Practical applications have demonstrated the versatile capabilities of PVAc ceramic materials. For instance, in the medical device sector, PVAc ceramics are used to manufacture artificial joints, heart stents, and other high-demand products requiring exceptional mechanical strength, wear resistance, and biocompatibility. In biopharmaceuticals, PVAc ceramics contribute to drug delivery systems and biocompatible microsphere carriers, enhancing drug efficacy while reducing side effects. Furthermore, PVAc ceramics show potential in electronic packaging, aerospace, and other advanced industries.

Despite its outstanding performance across multiple domains, PVAc ceramics still face challenges and limitations. For example, the high sintering temperature restricts its use in high-temperature environments, while its brittleness limits applications under impact loads. To address these issues, researchers are exploring new synthesis methods and modification techniques, such as incorporating nano-fillers and developing novel binders, to enhance the performance of PVAc ceramics.

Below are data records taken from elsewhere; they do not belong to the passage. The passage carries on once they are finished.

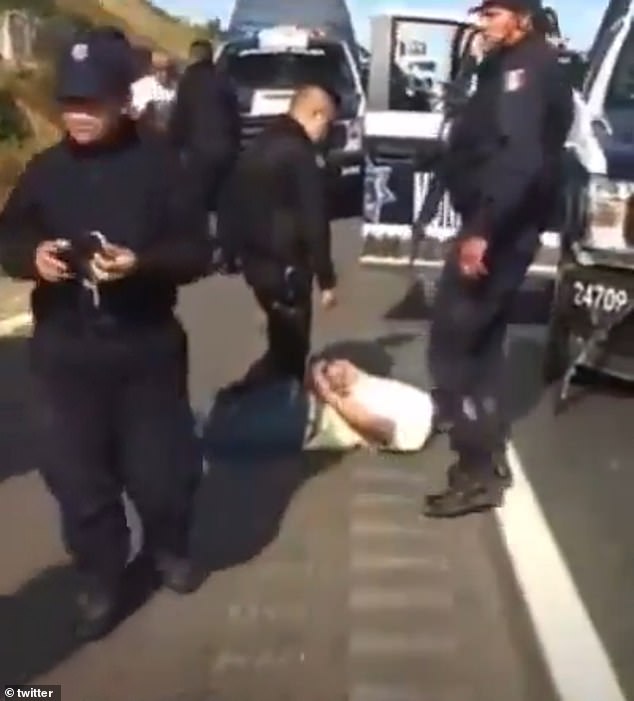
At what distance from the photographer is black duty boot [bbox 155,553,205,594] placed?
14.7 feet

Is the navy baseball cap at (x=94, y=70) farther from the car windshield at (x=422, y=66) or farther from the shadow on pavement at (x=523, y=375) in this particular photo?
the car windshield at (x=422, y=66)

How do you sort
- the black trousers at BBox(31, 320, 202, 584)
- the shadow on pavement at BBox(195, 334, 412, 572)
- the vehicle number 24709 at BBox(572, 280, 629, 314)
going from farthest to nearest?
the vehicle number 24709 at BBox(572, 280, 629, 314) → the shadow on pavement at BBox(195, 334, 412, 572) → the black trousers at BBox(31, 320, 202, 584)

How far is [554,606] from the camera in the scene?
4.57 m

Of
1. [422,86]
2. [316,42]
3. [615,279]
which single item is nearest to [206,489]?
[615,279]

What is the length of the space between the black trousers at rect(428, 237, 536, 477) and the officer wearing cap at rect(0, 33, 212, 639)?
3.66ft

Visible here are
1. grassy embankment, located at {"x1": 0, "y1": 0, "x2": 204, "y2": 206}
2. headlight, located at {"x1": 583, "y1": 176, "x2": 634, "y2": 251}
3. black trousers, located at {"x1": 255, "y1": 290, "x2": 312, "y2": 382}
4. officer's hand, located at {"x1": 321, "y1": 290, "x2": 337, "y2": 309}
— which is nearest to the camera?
grassy embankment, located at {"x1": 0, "y1": 0, "x2": 204, "y2": 206}

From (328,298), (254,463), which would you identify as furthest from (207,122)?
(254,463)

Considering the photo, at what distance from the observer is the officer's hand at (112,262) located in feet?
12.8

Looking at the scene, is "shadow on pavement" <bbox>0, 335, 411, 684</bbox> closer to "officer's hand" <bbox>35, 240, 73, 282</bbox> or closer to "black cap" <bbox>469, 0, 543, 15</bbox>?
"officer's hand" <bbox>35, 240, 73, 282</bbox>

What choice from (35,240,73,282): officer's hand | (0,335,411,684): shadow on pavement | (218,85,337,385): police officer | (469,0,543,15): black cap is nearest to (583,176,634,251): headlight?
(0,335,411,684): shadow on pavement

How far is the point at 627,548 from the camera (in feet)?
17.0

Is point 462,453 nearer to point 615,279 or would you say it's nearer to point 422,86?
point 615,279

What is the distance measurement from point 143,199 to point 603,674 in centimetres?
159

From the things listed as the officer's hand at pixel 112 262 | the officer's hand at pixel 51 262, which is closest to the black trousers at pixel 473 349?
the officer's hand at pixel 112 262
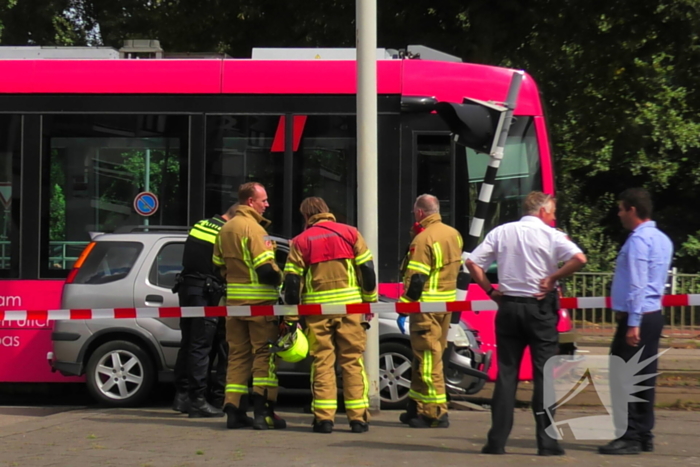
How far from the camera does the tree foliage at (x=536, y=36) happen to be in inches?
565

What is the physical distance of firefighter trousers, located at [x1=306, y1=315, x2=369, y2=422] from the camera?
7316 mm

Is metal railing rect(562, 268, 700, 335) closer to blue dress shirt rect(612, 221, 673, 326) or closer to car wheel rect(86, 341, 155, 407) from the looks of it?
car wheel rect(86, 341, 155, 407)

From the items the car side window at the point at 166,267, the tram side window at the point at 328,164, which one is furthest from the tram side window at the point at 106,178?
the tram side window at the point at 328,164

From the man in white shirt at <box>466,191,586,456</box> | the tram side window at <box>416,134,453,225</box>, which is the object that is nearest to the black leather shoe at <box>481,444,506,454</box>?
the man in white shirt at <box>466,191,586,456</box>

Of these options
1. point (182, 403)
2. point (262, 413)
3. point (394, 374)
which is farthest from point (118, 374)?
point (394, 374)

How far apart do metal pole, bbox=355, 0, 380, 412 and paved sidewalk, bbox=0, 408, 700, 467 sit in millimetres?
639

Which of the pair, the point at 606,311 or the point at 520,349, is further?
the point at 606,311

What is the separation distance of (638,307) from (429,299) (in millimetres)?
1836

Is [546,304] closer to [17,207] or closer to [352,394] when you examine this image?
[352,394]

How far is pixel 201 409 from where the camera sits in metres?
8.21

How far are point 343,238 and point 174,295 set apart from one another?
2.47 metres

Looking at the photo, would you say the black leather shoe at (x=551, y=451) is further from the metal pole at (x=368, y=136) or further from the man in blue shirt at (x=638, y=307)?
the metal pole at (x=368, y=136)

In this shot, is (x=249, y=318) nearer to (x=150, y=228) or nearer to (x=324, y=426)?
(x=324, y=426)
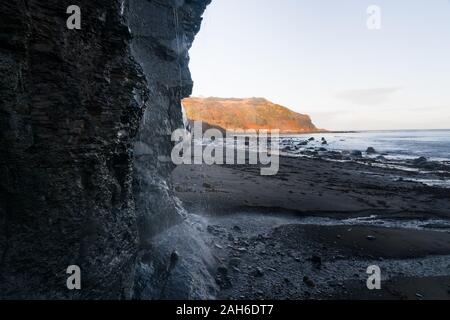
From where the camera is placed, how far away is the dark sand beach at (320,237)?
24.9 ft

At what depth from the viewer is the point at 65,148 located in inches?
175

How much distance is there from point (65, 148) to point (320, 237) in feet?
28.0

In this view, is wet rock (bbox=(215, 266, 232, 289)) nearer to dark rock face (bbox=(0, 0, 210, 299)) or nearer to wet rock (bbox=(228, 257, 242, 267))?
wet rock (bbox=(228, 257, 242, 267))

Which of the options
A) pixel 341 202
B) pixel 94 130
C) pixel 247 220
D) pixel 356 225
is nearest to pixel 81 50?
pixel 94 130

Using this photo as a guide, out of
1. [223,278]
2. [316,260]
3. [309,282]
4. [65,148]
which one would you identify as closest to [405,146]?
[316,260]

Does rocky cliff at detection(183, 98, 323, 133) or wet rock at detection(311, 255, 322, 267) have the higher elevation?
rocky cliff at detection(183, 98, 323, 133)

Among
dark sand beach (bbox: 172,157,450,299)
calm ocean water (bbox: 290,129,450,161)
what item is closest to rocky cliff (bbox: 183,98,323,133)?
calm ocean water (bbox: 290,129,450,161)

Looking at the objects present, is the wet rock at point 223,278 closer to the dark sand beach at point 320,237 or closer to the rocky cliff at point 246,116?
the dark sand beach at point 320,237

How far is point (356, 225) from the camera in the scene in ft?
38.7

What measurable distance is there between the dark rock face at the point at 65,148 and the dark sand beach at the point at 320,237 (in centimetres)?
340

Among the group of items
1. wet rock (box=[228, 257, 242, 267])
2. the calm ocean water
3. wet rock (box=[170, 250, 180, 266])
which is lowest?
wet rock (box=[228, 257, 242, 267])

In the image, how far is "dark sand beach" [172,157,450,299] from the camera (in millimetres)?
7594

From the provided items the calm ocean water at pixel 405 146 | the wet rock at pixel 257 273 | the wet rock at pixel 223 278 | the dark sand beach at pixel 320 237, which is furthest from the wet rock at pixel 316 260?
the calm ocean water at pixel 405 146

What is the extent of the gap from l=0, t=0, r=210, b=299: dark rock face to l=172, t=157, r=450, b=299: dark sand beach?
3.40m
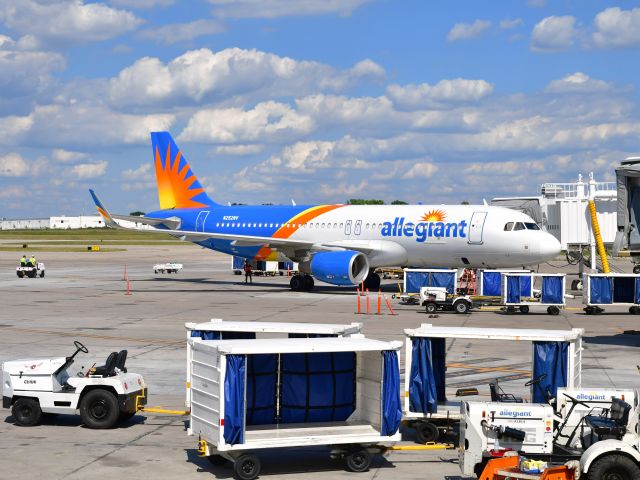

Looking ahead, the research and application prospects of PVAc ceramics remain vast. With advancements in materials science, more efficient and eco-friendly preparation methods for PVAc ceramics are expected to emerge, reducing costs and expanding their applicability. As demand for high-performance ceramics grows, PVAc ceramics are poised to play a larger role in energy, environmental protection, smart manufacturing, and other critical areas.

polyvinyl acetate (PVAc) ceramics, as a material with unique properties, have already demonstrated superior performance in numerous fields. Through continued research and innovative applications, PVAc ceramics are likely to become even more integral to future technological progress, significantly contributing to the advancement of human society.